The Light Precipitation Evaluation Experiment (LPVEx) took place in the Gulf of Finland in September and October, 2010 and collected microphysical properties, associated remote sensing observations, and coordinated model simulations of high latitude precipitation systems to drive the evaluation and development of precipitation algorithms for current and future satellite platforms. In doing so, LPVEx sought to address the general lack of dedicated ground-validation datasets from the ongoing development of new or improved algorithms for detecting and quantifying high latitude rainfall. Specifically, LPVEx sought to characterize the ability of CloudSat, the Global Precipitation Measurement mission (GPM) Dual-frequency Precipitation Radar (DPR), and existing/planned passive microwave (PMW) sensors such as the GPM microwave imager (GMI) to detect light rain and evaluate their estimates of rainfall intensity in high latitude, shallow freezing level environments. Through the collection of additional microphysical and environmental parameters, the campaign
also sought to better understand the process of light rainfall formation and augment the currently limited database of light rainfall microphysical properties that form the critical assumptions at the root of satellite retrieval algorithms.

- - - - -

### Requirement
Write what comes next in the passage about the LPVEx light rain campaign, picking up after its last sentence. The material after this text comes from a different source.

- - - - -

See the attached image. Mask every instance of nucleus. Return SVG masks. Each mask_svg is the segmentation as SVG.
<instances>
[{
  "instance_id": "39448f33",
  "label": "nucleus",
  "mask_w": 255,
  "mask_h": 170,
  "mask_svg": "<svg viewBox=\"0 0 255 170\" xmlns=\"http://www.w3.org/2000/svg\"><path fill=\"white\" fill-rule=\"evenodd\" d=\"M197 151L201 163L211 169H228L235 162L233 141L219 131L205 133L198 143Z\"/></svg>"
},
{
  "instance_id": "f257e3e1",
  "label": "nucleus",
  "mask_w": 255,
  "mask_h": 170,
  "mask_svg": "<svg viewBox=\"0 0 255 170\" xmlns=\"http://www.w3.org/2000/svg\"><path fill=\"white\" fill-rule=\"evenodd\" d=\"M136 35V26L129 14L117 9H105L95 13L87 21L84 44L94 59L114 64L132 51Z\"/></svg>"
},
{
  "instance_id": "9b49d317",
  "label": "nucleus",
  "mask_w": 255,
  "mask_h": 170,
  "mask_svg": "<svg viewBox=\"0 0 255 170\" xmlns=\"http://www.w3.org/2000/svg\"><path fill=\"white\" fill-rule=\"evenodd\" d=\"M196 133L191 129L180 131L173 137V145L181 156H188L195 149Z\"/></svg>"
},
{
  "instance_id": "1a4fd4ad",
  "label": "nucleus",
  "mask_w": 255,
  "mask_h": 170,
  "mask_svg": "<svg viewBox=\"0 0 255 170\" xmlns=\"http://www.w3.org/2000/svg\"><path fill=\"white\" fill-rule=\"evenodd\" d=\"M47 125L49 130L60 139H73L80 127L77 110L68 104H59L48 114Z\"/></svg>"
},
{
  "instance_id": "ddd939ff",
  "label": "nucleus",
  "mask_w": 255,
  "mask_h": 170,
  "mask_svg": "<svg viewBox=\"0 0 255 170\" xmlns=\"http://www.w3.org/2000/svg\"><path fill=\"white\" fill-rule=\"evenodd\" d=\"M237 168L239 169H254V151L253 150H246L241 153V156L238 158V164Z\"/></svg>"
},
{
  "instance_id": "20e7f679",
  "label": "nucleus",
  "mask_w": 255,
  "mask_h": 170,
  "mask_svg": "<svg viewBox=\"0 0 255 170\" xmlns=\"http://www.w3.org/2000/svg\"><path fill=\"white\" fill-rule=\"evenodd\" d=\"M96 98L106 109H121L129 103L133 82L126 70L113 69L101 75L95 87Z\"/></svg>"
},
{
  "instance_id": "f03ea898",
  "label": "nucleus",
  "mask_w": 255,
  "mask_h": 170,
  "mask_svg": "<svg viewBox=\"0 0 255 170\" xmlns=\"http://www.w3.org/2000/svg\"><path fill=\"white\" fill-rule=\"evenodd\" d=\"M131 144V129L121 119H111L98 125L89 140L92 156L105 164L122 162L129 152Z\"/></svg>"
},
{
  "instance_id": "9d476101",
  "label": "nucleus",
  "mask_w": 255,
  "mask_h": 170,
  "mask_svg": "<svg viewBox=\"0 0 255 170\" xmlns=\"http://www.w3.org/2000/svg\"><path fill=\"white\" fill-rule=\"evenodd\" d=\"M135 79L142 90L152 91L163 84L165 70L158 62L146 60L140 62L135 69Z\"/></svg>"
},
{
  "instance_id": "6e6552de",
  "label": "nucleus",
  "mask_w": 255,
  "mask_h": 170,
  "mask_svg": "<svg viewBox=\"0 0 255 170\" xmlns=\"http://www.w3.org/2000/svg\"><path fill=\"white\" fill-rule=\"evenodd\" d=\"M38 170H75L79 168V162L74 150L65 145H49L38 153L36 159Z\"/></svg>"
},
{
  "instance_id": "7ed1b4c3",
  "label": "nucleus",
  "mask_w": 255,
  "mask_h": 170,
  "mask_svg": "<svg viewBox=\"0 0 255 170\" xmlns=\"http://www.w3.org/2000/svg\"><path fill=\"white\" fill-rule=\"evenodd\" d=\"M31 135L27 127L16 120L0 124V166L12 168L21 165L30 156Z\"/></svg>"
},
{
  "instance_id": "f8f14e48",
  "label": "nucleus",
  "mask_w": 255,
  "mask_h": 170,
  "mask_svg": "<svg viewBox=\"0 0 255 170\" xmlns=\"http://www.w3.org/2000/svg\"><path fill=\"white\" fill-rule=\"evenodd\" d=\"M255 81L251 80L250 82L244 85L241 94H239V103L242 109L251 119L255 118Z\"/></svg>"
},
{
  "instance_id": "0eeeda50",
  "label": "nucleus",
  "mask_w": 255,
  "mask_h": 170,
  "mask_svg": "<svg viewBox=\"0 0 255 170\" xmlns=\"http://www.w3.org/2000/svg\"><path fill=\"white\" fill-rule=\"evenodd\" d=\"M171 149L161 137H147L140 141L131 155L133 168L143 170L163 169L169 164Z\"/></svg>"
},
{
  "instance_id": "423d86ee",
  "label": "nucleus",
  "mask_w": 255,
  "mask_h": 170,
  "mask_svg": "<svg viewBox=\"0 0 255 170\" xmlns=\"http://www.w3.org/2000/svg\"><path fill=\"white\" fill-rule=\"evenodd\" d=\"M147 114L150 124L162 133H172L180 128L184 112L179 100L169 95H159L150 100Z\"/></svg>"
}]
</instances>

- - - - -

### Answer for this exercise
LPVEx consisted of coordinated aircraft flights within an extensive network of ground-based observations that included three dual-polarization, C-band, Doppler radars, a network of surface weather and sounding stations, several micro-rain radars, and surface rainfall and drop size distribution (DSD) measurements from a large number of raingauges and disdrometers. The core analysis strategy for the experiment was based on an “algorithm-simulator” approach where well-calibrated, multi-frequency, polarimetric radar observations were used to extend in situ measurements of the vertical/spatial distributions of temperature, humidity, aerosol concentrations, cloud water concentration, rain drop size spectra, particle phase, and surface rainfall intensity to full three-dimensional volume depictions of rainfall scenes.
LPVEx was a collaborative effort between CloudSat, the GPM Ground Validation (GV) program, the Finnish Meteorological Institute (FMI), Environment Canada (EC), the United Kingdom National Environmental Research Council, Vaisala Inc., and the University of Helsinki (UH).